Table 3. Results of G_max measurements of soils.

	Depth Interval [m]	Gmax [MPa] Before Piling	Gmax [MPa] After Piling
Gmax1	0.00–2.00	21.8	52.9
Gmax2	2.00–2.50	62.1	306.5
Gmax3	3.00–3.75	510.4	888.7

.

4. Discussion

The change in the G_max value for individual soil layers was not constant for the soil layers. In general, pile driving caused an increase in the G_max of the soils. The largest increase was in the clay soil layer, where it reached a value 4.9 times greater than the original. For the more relaxed position of the gravels, the increase was 1.7 times greater. The smaller increase compared to the clay soil can be attributed to the position of the gravels. The change in the value for the anthropogenic layer was 2.4 times greater.

Two SCPTu probes, even on a small area—one “before” and one “after” the installation of the pile—are not sufficient for a detailed statistical analysis. For this reason, it is not possible to exclude or account for the variability of values, which may influence the interpretation of the results.

Therefore, some of the observed increases in tip resistance and shaft friction may be purely random. Adding a few additional CPT measurements could yield different averages—either lower or higher. However, from a qualitative perspective, the records indicate that the installation of individual driven piles increased the shear modulus G_max of the gravel and clay soil layers.

While the observed effect raises little concern, it does qualify applying in situ tests to analysis of pile response, as mentioned in [48]. It would be of interest to see the results of similar measurements on installation effect—for driven piles as well as for other types of piles and in different types of soils. In [32], it was demonstrated that the intensity of ground vibrations is strongly affected by soil resistance along the pile shaft and at the pile toe.

In the analysis of P-waves, it is very difficult to distinguish whether the P-wave reaches the accelerometers directly through the soil, which is preferred, or if it enters the probe rod at some distance above the geophones. In the latter case, the wave would travel through the rods at a higher velocity, leading to errors in picking the first arrival. This issue has been observed and described by [18]. For this reason, the evaluation of P-waves was not included in the results.

During the pile driving, a slight uplift of the adjacent terrain occurred.

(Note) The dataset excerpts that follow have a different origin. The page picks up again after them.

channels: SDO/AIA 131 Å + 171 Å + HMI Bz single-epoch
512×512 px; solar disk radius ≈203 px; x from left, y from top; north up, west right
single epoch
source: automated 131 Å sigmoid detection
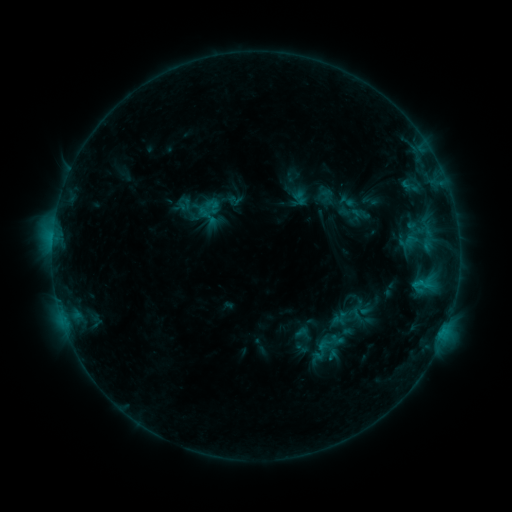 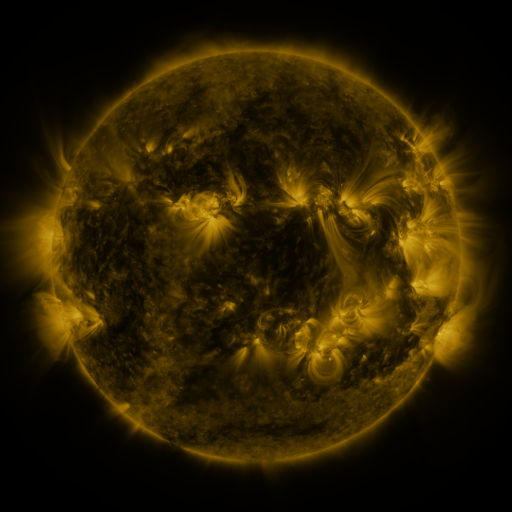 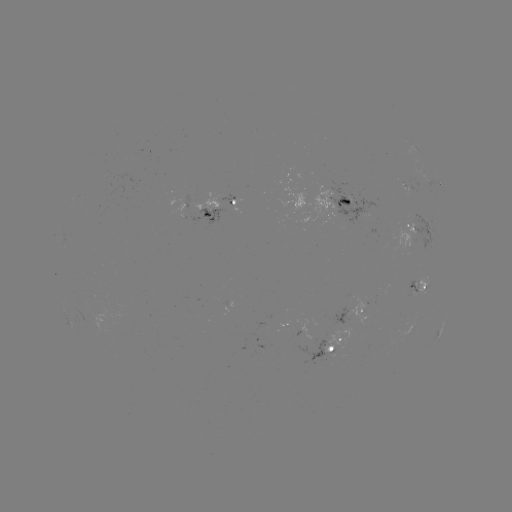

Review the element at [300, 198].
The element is sigmoid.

This effect would be interesting to observe and measure using the laser scan method as specified in [49]; subsequently, these results could be used and validated with numerical simulations.

5. Conclusions

The results of the SCPT investigations conducted at the given site appear to be valid, yielding relatively good outcomes based on the comparison of shear wave velocities at different intervals. However, since the analyses in this study were based on investigations from a single location, it cannot be stated that the results are equally valid and accurate for all soil types and various conditions. To thoroughly examine how well SCPT measures the specified parameters, a setup similar to this study could be used while incorporating a greater variety of soil types. It would also be interesting to see the results of a similar measurement of the installation effect for other types of pile technology and in different types of soil.

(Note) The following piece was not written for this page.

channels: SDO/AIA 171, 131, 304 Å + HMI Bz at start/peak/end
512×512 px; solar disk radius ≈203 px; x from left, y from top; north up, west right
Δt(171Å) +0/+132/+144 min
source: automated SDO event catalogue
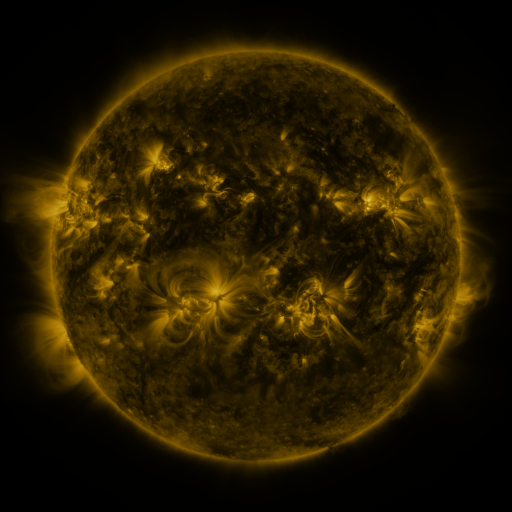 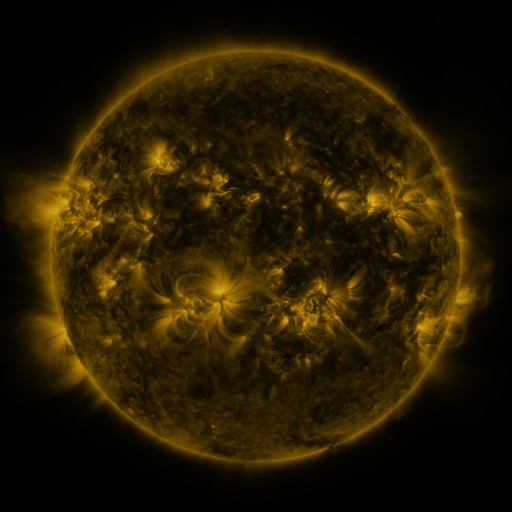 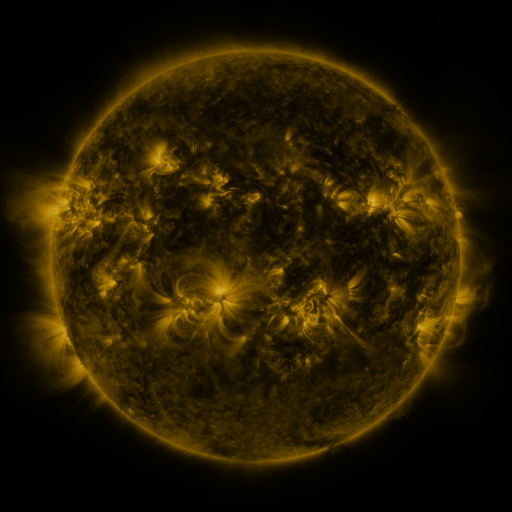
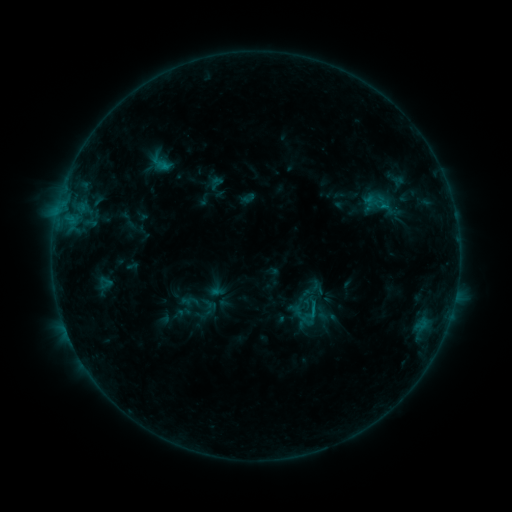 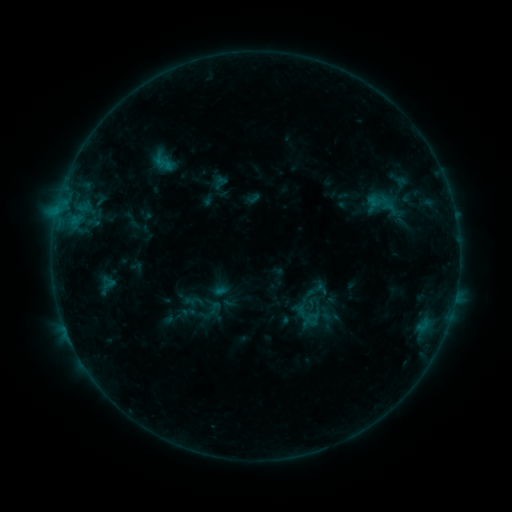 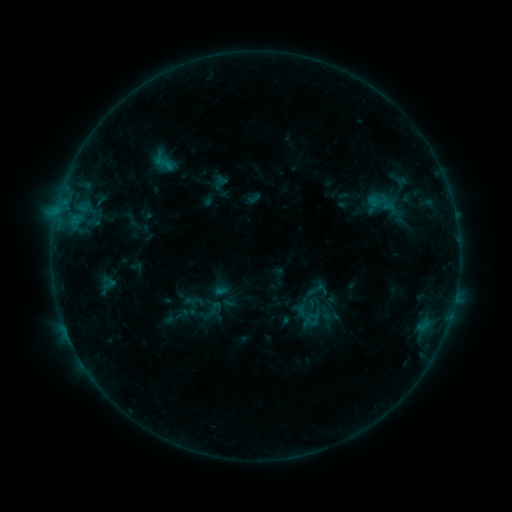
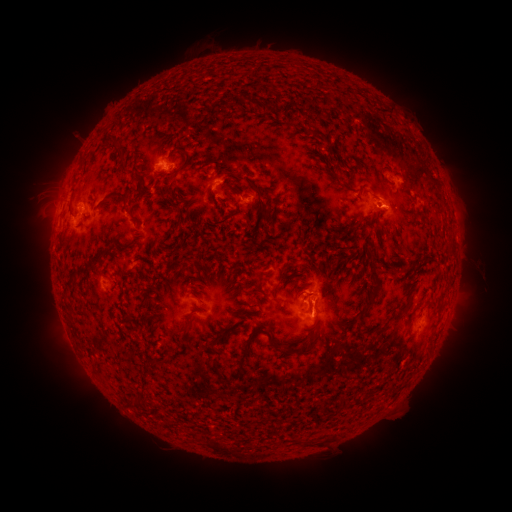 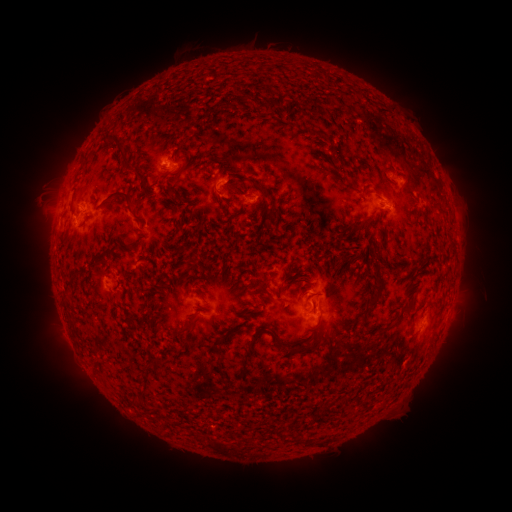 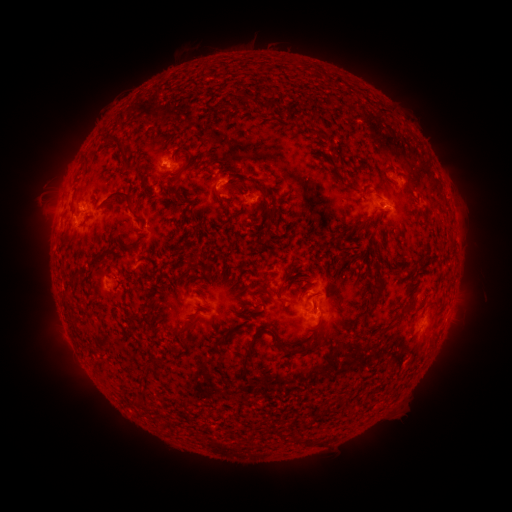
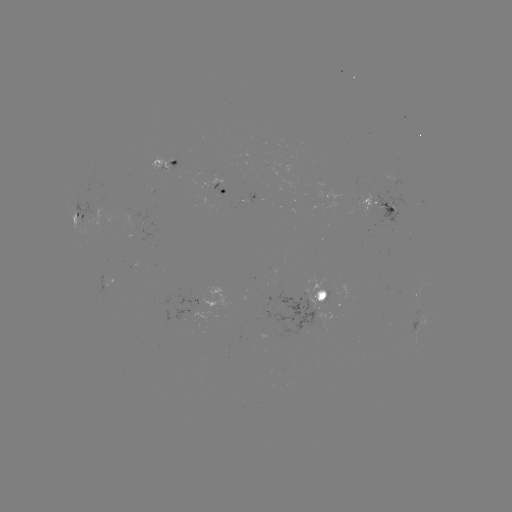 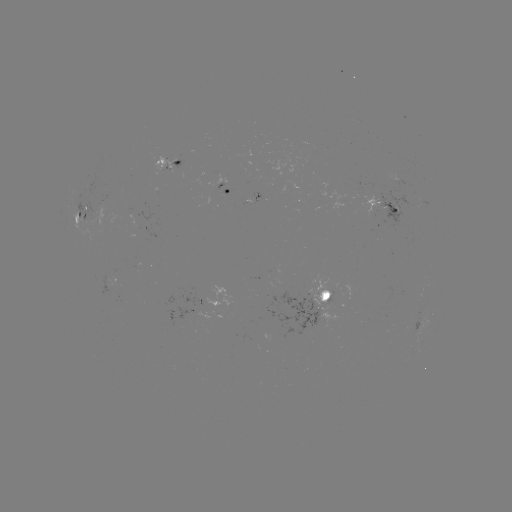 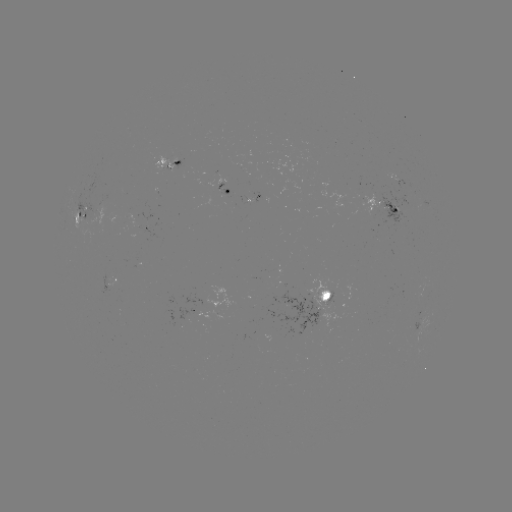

SCPTu is a faster and less invasive method than traditional laboratory tests. It provides continuous measurements with high resolution compared to traditional point sampling. It helps in the analysis of seismic wave propagation in the subsoil, from which it is possible to obtain deformation characteristics of the soil, necessary for innovative methods of assessing structures, and appears to be a suitable method for controlling the quality of earthworks.

Some calculation methods include precise constants in the CPT-based pile response calculation. Often, much of this precision is not justified and supported by measurements. It would be interesting to compare the results of determining the bearing capacity or settlement of the pile using the results before and after the driving process.

The disadvantage of this study is the limited number of tests performed, and it would be appropriate to support these data with more measurements and then subject the data to statistical analysis, which would make the study more robust.